Con éstas y otras imperfecciones, lo cierto es que entre 1867 y 1876 el país vivió su único ensayo en la división de poderes. Esta división adoptó la forma de un difícil aprendizaje. El Congreso incurría en dilaciones innecesarias, discutía asuntos irrelevantes, pasaba de largo temas fundamentales. Pero al paso de los años sus funciones se afinaron propiciando una sana convergencia de los poderes públicos. Con buena fe y patriotismo, los representantes populares cedieron al Ejecutivo las zonas de acción y decisión que evidentemente le correspondían.
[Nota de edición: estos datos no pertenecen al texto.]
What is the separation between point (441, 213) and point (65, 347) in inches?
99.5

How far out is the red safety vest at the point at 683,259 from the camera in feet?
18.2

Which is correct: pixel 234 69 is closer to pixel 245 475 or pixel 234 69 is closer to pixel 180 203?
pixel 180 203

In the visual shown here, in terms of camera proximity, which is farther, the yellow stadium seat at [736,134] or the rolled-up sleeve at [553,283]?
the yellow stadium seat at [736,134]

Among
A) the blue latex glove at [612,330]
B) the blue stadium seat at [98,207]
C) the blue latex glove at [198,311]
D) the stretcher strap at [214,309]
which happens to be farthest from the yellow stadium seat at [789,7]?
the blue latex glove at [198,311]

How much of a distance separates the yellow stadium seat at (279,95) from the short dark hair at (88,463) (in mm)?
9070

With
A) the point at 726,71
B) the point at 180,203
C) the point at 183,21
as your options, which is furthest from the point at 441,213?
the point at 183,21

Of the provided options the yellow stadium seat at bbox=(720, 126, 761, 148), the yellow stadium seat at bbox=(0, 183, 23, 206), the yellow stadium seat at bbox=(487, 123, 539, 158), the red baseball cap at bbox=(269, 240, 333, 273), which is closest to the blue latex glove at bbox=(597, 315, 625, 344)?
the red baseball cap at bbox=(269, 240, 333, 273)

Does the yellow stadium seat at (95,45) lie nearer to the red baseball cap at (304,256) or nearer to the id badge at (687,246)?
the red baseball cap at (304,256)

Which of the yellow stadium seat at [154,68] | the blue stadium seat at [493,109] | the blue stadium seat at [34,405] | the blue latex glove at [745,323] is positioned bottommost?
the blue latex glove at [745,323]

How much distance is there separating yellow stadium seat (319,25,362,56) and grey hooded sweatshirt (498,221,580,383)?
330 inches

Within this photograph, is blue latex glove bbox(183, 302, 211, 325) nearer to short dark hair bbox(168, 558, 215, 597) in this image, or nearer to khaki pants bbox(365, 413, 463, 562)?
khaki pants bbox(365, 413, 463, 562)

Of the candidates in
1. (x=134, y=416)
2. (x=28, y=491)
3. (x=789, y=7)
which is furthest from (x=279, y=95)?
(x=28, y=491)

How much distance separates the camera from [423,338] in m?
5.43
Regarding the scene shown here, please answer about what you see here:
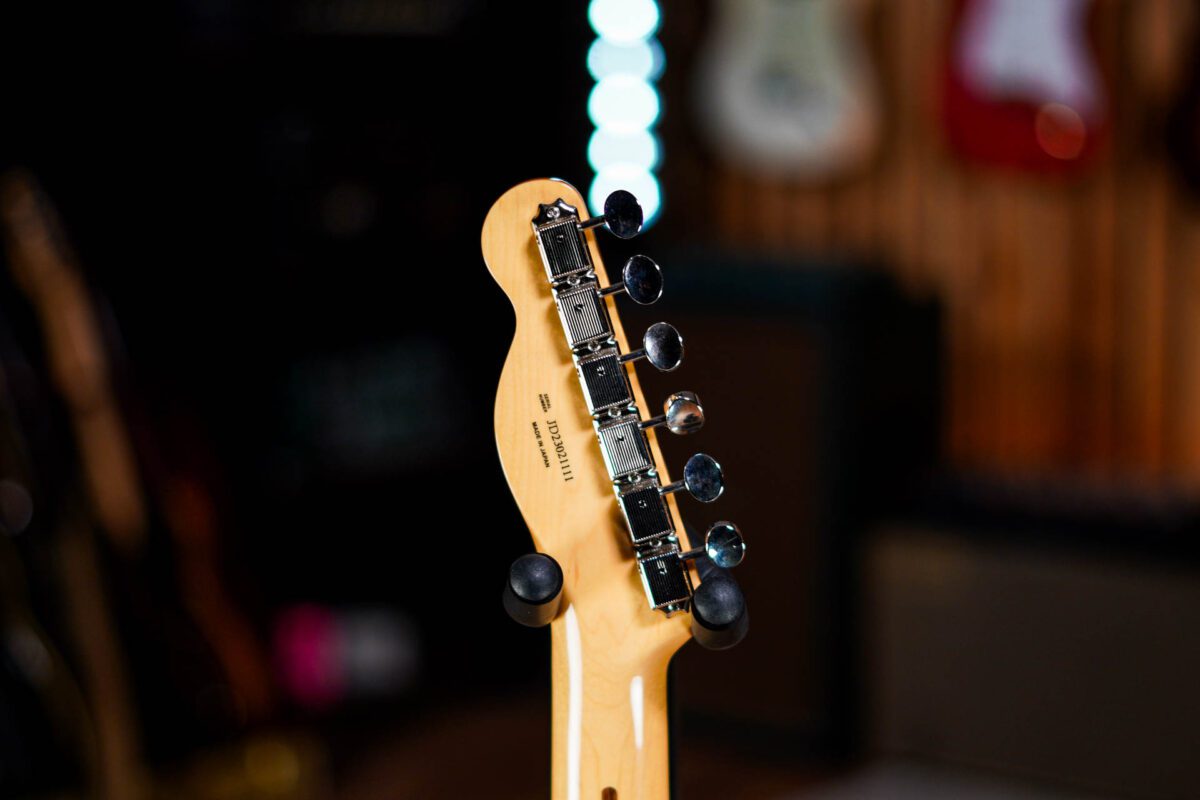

Por su parte, Juárez y Lerdo de Tejada trabajaron con el Congreso, y a menudo contra el Congreso, pero jamás coartaron un ápice su libertad ni imaginaron la opción que adoptaría Porfirio Díaz (y tras él, el "Porfirio colectivo" que ha sido el régimen del PRI): trabajar sin el Congreso, volviéndolo un apéndice del Ejecutivo.
En 1997 se abre la posibilidad de restaurar el equilibrio de poderes. Costará patriotismo y buena fe, pero no parece utópico. Una amplia campaña de comunicación que aclare al votante (y, en algún caso, al presunto diputado) las funciones y responsabilidades de un diputado, aunada a la multiplicación de debates entre candidatos, son medidas que enriquecerían la contienda electoral. A partir de allí, no es imposible imaginar un Congreso democrático normal donde los diputados deliberen y voten no de acuerdo con la consigna de sus líderes o patrones sino con la voluntad de sus electores y de acuerdo con sus propias conciencias. Por lo demás, el Legislativo no podría, aún proponiéndoselo, bloquear al Ejecutivo: la Constitución de 1917 que nos rige se lo impide.
Al ver funcionando esta inusitada maquinaria, el mexicano comprenderá que el Congreso es la única arena legítima para librar, dirimir y decidir las batallas públicas. Ninguna otra. Cuando esta convicción arraigue en la mayoría, tendrá un efecto de alivio. El eterno chantaje de la violencia política desaparecerá del horizonte. Así, el trienio 1997-2000 nos prepararía para abrir el nuevo milenio en una situación parecida a la que mostraba el país en tiempos de Juárez: "México tenía entonces escribió Cosío Villegas el aspecto mediocre de una democracia, en la cual cuentan poco muchos hombres, y no el aire majestuoso de la tiranía, en la que un solo hombre cuenta por todos y los demás son meras sabandijas".